Update the material below by replacing "red t-shirt" with "red jersey" and leaving everything else unchanged.
* Begin MATERIAL FOR THE TASK *
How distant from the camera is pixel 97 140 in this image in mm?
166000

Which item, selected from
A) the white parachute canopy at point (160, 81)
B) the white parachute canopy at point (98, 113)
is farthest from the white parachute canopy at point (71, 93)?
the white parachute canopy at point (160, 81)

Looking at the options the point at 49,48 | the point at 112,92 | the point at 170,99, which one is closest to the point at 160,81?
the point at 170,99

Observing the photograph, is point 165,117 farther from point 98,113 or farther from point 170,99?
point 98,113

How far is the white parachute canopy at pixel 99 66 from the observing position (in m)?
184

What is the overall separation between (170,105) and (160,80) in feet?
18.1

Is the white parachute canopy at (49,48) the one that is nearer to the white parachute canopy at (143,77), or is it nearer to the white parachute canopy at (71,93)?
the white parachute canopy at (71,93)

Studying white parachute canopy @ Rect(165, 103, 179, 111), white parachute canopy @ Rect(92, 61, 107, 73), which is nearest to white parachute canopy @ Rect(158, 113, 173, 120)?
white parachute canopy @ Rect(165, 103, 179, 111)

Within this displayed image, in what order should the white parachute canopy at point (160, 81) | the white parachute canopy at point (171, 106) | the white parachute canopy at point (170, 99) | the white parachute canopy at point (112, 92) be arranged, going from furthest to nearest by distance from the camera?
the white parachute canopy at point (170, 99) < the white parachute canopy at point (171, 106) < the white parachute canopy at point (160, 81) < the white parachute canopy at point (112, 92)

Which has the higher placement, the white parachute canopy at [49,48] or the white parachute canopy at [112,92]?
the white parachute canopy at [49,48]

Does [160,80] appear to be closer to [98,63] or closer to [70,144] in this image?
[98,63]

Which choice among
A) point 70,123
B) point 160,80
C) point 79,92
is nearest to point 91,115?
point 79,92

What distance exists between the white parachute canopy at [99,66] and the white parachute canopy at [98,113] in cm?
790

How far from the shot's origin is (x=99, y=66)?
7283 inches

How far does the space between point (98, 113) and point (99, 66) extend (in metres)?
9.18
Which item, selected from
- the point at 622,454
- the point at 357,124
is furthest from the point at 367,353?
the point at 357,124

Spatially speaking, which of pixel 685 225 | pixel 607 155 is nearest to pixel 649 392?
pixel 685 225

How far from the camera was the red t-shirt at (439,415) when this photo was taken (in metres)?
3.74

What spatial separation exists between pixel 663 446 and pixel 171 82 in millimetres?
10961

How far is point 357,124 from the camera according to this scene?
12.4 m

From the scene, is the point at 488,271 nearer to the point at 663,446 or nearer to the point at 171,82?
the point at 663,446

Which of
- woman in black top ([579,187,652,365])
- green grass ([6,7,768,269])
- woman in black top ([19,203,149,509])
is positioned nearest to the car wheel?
* End MATERIAL FOR THE TASK *
RESULT FOR THIS EXERCISE:
How distant from the camera is pixel 97 140 in this image in mm?
166000

Which item, selected from
A) the white parachute canopy at point (160, 81)
B) the white parachute canopy at point (98, 113)
is farthest from the white parachute canopy at point (71, 93)?
the white parachute canopy at point (160, 81)

Looking at the options the point at 49,48 | the point at 112,92 | the point at 170,99, which one is closest to the point at 160,81?
the point at 170,99

Observing the photograph, is point 165,117 farther from point 98,113 or farther from point 170,99?
point 98,113

How far is the white parachute canopy at pixel 99 66 from the observing position (in m)?
184

What is the overall separation between (170,105) and (160,80) in feet?
18.1

Is the white parachute canopy at (49,48) the one that is nearer to the white parachute canopy at (143,77), or is it nearer to the white parachute canopy at (71,93)?
the white parachute canopy at (71,93)

Studying white parachute canopy @ Rect(165, 103, 179, 111), white parachute canopy @ Rect(92, 61, 107, 73), which is nearest to white parachute canopy @ Rect(158, 113, 173, 120)?
white parachute canopy @ Rect(165, 103, 179, 111)

Within this displayed image, in what order should the white parachute canopy at point (160, 81) | the white parachute canopy at point (171, 106) | the white parachute canopy at point (170, 99) | the white parachute canopy at point (112, 92) be arranged, going from furthest to nearest by distance from the camera?
the white parachute canopy at point (170, 99) < the white parachute canopy at point (171, 106) < the white parachute canopy at point (160, 81) < the white parachute canopy at point (112, 92)

Which has the higher placement, the white parachute canopy at [49,48] or the white parachute canopy at [112,92]?
the white parachute canopy at [49,48]

Does [160,80] appear to be closer to [98,63] or closer to [70,144] in this image?
[98,63]

Which choice among
A) point 70,123
B) point 160,80
C) point 79,92
is nearest to point 91,115?
point 79,92

What distance exists between the white parachute canopy at [99,66] and the white parachute canopy at [98,113] in cm?
790

How far from the shot's origin is (x=99, y=66)?
7283 inches

How far does the space between point (98, 113) and point (99, 66) extend (in metres)?
9.18
Which item, selected from
- the point at 622,454
- the point at 357,124
is furthest from the point at 367,353?
the point at 357,124

Spatially speaking, which of pixel 685 225 | pixel 607 155 is nearest to pixel 649 392?
pixel 685 225

How far from the camera was the red jersey at (439,415) when this photo was taken (in metres)?
3.74

What spatial separation exists between pixel 663 446 and pixel 171 82 in millimetres?
10961

How far is point 357,124 from the camera according to this scene?
12.4 m

From the scene, is the point at 488,271 nearer to the point at 663,446 or nearer to the point at 171,82?
the point at 663,446

Which of
- woman in black top ([579,187,652,365])
- green grass ([6,7,768,269])
- woman in black top ([19,203,149,509])
is positioned nearest to the car wheel?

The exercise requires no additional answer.